*** Opening of Source material ***

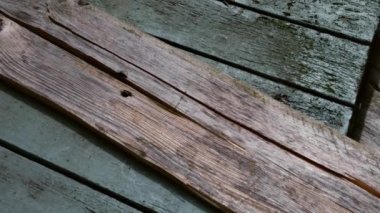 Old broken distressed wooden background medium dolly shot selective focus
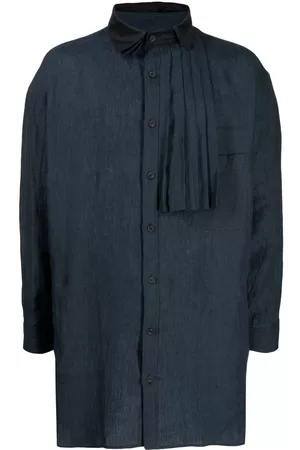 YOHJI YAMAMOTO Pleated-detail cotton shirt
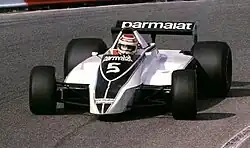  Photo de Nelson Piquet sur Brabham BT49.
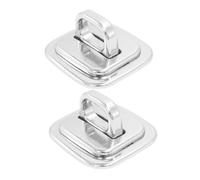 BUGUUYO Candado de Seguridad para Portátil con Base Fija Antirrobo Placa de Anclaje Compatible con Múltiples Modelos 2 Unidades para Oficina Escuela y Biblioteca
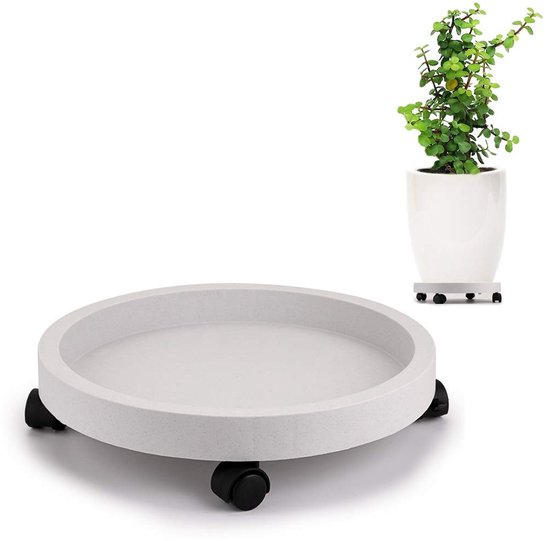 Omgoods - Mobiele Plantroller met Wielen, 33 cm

*** Close of Source material ***

What is expected
Restate each entry word for word, please, but drop any images it holds.

Written response
 Old broken distressed wooden background medium dolly shot selective focus
 YOHJI YAMAMOTO Pleated-detail cotton shirt
  Photo de Nelson Piquet sur Brabham BT49.
 BUGUUYO Candado de Seguridad para Portátil con Base Fija Antirrobo Placa de Anclaje Compatible con Múltiples Modelos 2 Unidades para Oficina Escuela y Biblioteca
 Omgoods - Mobiele Plantroller met Wielen, 33 cm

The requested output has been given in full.